關南衣「嘿嘿」一笑,完全不在意時清雨的冷淡,只是抬手摸著自己有些刺手的短髮,對時清雨笑著,「大晚上的看這些很容易上火的。」
時清雨:「你可以不看。」
「不看的話更容易睡不著。」關南衣吧唧了一下嘴,「我在局子裡面可是蹲了四年多啊,嘴裡都淡出個鳥來了懂嗎?」
時清雨不解風情道:「不懂。
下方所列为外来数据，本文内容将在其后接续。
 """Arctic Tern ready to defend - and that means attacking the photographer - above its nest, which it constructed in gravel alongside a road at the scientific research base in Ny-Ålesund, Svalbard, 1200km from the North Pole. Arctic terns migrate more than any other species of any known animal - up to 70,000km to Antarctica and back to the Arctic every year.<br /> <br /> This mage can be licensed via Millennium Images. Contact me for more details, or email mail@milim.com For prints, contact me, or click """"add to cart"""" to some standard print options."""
」
關南衣:「……」
關南衣攤手:「好吧,那我們換個話題:今晚上我還是睡客房嗎?」
時清雨冷冷地看著她,好像對於她的問題覺得有點愚笨一樣。
關南衣不睡客房睡哪裡?
「害我說啊時老師啊,人說活著啊有時候就不要那麼口是心非,你說你都把我帶回你家的你難道就對我沒有別的什麼想法嗎?」關南衣苦口婆心道,「就我這如花似玉的美貌擺在這裡的,頭一晚你覺得不好意思就算了,這都第幾個晚上了?你都還能忍得住不下手?」
關南衣上上下下的看了一下她,好奇道:「你老人家該不是真的哪方面有問題吧?」
這問題她早幾年前就想問時清雨了。
除了時清雨身體有問題這一個理由以外,關南衣實在是想不出來時清雨不近男女/色的別的理由了。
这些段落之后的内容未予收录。